So not all cakes are perfect. Despite the rather rustic appearance this Peruvian Corn cake it is extremely delicious. It’s traditionally eaten in coffee shops with enormous amounts of whipped cream and adorned with cherries. As I was transporting this to Cake Club at The Cookhouse I had to make do with squirty cream in a can…
You’d think by now, 67 bakes in to my around the world in 80 bakes challenge I’d be getting pretty good at this baking malarkey. Alas I still have the odd disaster and ruin a cake or two.
Is it because I can’t resist tampering with the recipe? Is it because I’m slap dash in the kitchen? Or is it because the sultanas all sank to the bottom welding the cake to the tin meaning I had to hack at it with a sharp knife to prise the last half from it’s bundty prison?
I guess it’s a combination of all 3 to be honest. Nevertheless I took it to cake club to share with my friends and enjoyed an enormous slice of it smothered in whipped cream. Which hides a multitude of sins and disguises the broken bits.
The Peruvian Corn Cake is infused with Star Anise and stuffed full with coconut and plump sultanas. It’s a perfect crumbly cake to accompany a strong cup of coffee.
Cornmeal gives the cake a wonderful golden yellow hue and an interesting texture. Light yet crumbly to the touch with bursts of sweet moisture from the sultanas.
I’m a big lover of fruit cake and bundt cake and coconut and spice so this is an absolute winner for me. I bet if you soaked the sultanas in a little rum beforehand it would be sublime.
If you’re not a dried fruit fan feel free to leave the sultanas out (and you might have more joy getting the cake out of its tin!)
Being lazy I whacked everything into my kitchenaid knowing full well that if you want to distribute your dried fruit evenly you should roll it in a little flour first and fold it into the batter. Alas I was hasty and missed this step so I had sunken sultanas. Although the cake batter is very fluid so I doubt it would suspend sultanas throughout the cake. Gravity is inevitable.
I adapted this recipe from a wonderful book which could have literally been made for me. Cakes from Around the World.
Things that I used to make my Peruvian Corn Cake
- 200g caster sugar
- 30g butter or margarine (butter would be better if you have it)
Step 1: Beat together the sugar and butter until fluffy
- 3 eggs
Step 2: Then beat in the eggs one at a time adding a little of the flour if it starts to spilt.
- 240g Fine milled corn meal (not to be mistaken for corn flour which is white not yellow). If you only have coarse corn meal blitz it in the blender to make it fine milled.

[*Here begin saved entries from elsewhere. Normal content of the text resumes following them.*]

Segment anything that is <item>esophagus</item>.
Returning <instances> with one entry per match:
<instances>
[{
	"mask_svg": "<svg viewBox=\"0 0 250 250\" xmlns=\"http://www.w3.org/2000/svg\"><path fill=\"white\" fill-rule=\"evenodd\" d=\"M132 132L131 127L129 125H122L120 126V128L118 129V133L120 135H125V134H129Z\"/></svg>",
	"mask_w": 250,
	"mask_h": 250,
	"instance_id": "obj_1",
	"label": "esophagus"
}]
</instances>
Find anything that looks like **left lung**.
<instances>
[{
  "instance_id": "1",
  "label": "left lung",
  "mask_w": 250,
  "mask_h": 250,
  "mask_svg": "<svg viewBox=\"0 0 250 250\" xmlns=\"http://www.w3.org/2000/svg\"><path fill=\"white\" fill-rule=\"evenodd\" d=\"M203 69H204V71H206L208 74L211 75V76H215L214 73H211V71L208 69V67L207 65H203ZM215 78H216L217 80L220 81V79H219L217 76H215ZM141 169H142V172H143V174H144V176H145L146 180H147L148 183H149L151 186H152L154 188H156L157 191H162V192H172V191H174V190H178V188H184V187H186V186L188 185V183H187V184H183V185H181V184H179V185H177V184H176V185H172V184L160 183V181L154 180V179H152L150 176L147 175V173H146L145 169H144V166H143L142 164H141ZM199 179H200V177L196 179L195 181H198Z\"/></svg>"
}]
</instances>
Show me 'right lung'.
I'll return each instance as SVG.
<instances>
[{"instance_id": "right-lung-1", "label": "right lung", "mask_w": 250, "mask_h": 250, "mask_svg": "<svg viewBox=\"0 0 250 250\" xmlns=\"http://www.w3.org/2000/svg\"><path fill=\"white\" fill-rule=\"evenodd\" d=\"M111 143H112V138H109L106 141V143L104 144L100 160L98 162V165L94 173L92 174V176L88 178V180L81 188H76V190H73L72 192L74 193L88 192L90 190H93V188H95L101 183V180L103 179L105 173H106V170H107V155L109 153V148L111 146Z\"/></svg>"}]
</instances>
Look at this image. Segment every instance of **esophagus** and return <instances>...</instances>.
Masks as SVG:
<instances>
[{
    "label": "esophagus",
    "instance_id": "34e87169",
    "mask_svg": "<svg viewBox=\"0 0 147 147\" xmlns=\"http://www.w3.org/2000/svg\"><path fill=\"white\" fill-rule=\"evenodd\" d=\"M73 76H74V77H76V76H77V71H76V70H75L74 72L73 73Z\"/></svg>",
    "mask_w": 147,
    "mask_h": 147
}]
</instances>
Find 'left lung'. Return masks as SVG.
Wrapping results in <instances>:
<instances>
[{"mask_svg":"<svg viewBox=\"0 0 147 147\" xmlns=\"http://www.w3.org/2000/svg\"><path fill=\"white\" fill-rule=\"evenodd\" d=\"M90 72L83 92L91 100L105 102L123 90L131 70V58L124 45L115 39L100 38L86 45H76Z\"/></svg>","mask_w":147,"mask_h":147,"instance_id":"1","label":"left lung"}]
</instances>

- 20g (2tablespoons) Baking powder
- 40g plain flour
- Ground star anise (I used 6 seeds from whole star anise or you could use 1/2tsp of ground star anise powder)
- 40g desiccated coconut
Step 3: Measure all of the flours and spices together. Beat in a third of the dry ingredients followed by a third of the oil. Repeat until all of the flours and oil is incorporated into the batter. Don’t forget to scrape the sides of the bowl down too!
- 80ml olive oil (it’s supposed to be corn oil which I didn’t have but sunflower oil would also be a good substitute)
Step 4: Roll the sultanas in a little flour and fold them gently into the batter. (or of you can’t be bothered to dirty another spoon beat them in gently with your mixer there’s so much baking prefer in this cake it’s bound to rise so you probably don’t need to treat it too delicately worrying about keeping the air in the batter. )
- 220g sultanas (golden if possible but they’re more expensive so I just used normal ones)
Step 5: Pour your cake batter into a thoroughly greased bundt tin. You could add a little flour too for good measure.
Step 6: Bake in the centre of the preheated oven for 45 minutes at 190 degrees Celsius (fan).
Step 7: Allow to cool before attempting to coax it from the tin. Slice and smear with whipped cream. Eat enormous wedges with strong coffee!